Published by Amazon Pub on 2013-08-13
Genres: Contemporary, New Adult
Fourteen-year-old Beth Bradshaw is trapped in a nightmare. Her parents, both cocaine addicts, party nonstop, failing to notice that Drew, a frequent guest in their home, has been spending time in young Beth's bedroom. But when longtime family friend Tommy comes to visit, he instantly knows something is wrong. After catching Drew in the act, Tommy whisks Beth off to the only safe place she has ever known: her grandparents' home in Iowa. Safe with Gran, Pops, and Tommy, Beth can pretend to be a normal teen. As she bonds with Tommy's nephew Ryan over rock music, their friendship blossoms into an exhilarating first romance. But Ryan doesn't know the full story behind Beth's move to Iowa. Years later, when a family tragedy unearths clues about her past, Beth must decide whether to share the one piece of herself that she's kept hidden...or risk losing her true love forever.

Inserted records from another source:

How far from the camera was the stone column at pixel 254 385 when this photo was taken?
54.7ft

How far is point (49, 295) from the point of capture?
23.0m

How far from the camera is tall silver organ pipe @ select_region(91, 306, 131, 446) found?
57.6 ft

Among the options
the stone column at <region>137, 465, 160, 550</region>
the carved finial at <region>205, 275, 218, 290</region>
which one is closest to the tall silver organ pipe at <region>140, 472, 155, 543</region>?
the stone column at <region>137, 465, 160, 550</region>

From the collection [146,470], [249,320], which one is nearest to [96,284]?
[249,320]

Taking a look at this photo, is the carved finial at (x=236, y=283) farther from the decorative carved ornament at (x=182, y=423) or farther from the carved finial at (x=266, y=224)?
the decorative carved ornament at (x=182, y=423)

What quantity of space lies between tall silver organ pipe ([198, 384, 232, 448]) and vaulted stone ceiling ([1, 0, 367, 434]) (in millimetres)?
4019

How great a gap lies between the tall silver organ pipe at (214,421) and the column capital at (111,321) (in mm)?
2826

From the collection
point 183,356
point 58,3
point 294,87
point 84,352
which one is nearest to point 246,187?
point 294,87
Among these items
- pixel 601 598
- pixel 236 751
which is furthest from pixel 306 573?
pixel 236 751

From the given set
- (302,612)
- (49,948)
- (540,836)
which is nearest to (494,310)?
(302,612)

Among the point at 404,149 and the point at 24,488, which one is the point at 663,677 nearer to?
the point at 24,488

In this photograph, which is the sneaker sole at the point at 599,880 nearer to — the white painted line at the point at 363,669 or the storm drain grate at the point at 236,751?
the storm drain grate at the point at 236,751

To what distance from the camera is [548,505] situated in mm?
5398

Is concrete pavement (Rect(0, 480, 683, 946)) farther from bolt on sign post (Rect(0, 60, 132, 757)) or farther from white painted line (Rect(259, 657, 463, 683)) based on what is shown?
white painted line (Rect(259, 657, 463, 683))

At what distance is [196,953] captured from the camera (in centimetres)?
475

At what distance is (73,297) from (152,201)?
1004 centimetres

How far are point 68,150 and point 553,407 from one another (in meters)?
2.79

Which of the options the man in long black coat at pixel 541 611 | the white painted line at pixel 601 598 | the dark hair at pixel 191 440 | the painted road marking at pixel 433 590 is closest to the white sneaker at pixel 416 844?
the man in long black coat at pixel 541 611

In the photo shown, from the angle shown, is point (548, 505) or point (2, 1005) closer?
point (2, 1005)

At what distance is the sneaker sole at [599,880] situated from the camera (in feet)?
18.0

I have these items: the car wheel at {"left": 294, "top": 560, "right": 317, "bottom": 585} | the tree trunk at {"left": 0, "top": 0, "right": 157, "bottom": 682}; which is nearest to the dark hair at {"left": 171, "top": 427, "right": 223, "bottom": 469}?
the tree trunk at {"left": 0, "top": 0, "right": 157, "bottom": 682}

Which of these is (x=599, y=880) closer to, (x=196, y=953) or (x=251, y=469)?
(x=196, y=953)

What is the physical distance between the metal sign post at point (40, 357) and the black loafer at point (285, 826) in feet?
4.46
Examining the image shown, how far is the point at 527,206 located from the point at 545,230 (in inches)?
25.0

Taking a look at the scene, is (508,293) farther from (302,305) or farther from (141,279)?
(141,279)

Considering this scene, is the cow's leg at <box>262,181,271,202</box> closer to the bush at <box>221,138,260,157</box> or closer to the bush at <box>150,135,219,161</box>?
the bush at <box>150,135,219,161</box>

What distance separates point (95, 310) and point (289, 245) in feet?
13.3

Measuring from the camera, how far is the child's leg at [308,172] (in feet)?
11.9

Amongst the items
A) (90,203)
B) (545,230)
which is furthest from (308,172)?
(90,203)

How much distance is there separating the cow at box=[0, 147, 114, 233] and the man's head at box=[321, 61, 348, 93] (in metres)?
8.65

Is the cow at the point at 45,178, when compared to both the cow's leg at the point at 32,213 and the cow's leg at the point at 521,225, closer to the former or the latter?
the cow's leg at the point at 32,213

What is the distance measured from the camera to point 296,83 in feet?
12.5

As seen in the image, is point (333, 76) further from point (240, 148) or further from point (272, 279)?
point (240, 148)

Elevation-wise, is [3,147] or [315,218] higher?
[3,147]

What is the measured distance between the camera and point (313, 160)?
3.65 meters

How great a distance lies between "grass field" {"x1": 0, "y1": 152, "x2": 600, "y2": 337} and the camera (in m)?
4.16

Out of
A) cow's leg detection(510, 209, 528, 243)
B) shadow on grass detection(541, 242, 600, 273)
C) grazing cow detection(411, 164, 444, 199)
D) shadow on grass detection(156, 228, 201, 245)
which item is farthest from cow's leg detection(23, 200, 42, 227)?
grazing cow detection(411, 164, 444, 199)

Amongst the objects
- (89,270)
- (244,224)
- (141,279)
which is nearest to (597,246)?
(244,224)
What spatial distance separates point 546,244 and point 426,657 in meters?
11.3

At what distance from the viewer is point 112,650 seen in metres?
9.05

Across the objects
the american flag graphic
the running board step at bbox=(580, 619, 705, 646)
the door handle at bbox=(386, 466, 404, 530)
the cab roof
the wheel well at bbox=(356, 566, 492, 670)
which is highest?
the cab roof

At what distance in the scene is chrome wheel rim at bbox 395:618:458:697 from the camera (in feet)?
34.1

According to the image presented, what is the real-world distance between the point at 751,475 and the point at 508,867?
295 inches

As I’ve probably stated before, I was in a major book slump recently where I just couldn’t find anything I wanted to read and had a hard time getting into any books that I did start. So I decided to go back to basics: I went to the Goodreads pages of books that I knew I liked, especially recently, and looked at the “Readers Also Enjoyed” section. That’s how I found The Final Piece. I was glad that I could borrow it from the Amazon Prime Kindle Owners’ Lending Library, and I got it right away.
I was a little confused when I first started because The Final Piece opens with Beth locked in her room (she’s locked her own door), singing along to music, but she’s only 10 years old. Reading the description, I certainly didn’t expect to be reading from a little girl’s point of view. After that, it jumps around in time quite a bit, and it doesn’t typically specify when it’s doing it. It’s not until you get into the narrative that you realize that Beth has aged. That was a bit jarring at first, but I got used to it.
I put a warning because there are a couple of scenes where the abuse narrative gets a bit graphic. I mean, it’s not super explicit, but since it was abuse, it kind of shocked me and made me uncomfortable. I’m sure that was the point, since this is abuse we’re talking about, but I wasn’t expecting it and only thought it fair to warn you ahead of time.
I will say that I found part of the narrative to be a bit unbelievable. Beth does have some issues, mostly with trust, but she doesn’t seem to be as traumatized or messed up from her abuse and her parents’ drug habit as I would have expected. She’s just a little too well-adjusted to me. I haven’t been abused, but I imagine that it would have far greater effects on the victim than are illustrated here (see Faking Normal for a more believable reaction).
Overall, though, I did enjoy the story of The Final Piece, and I really liked the progression of several years. Also, I just really liked Beth and Ryan and the way that their relationship played out. I would definitely recommend this one!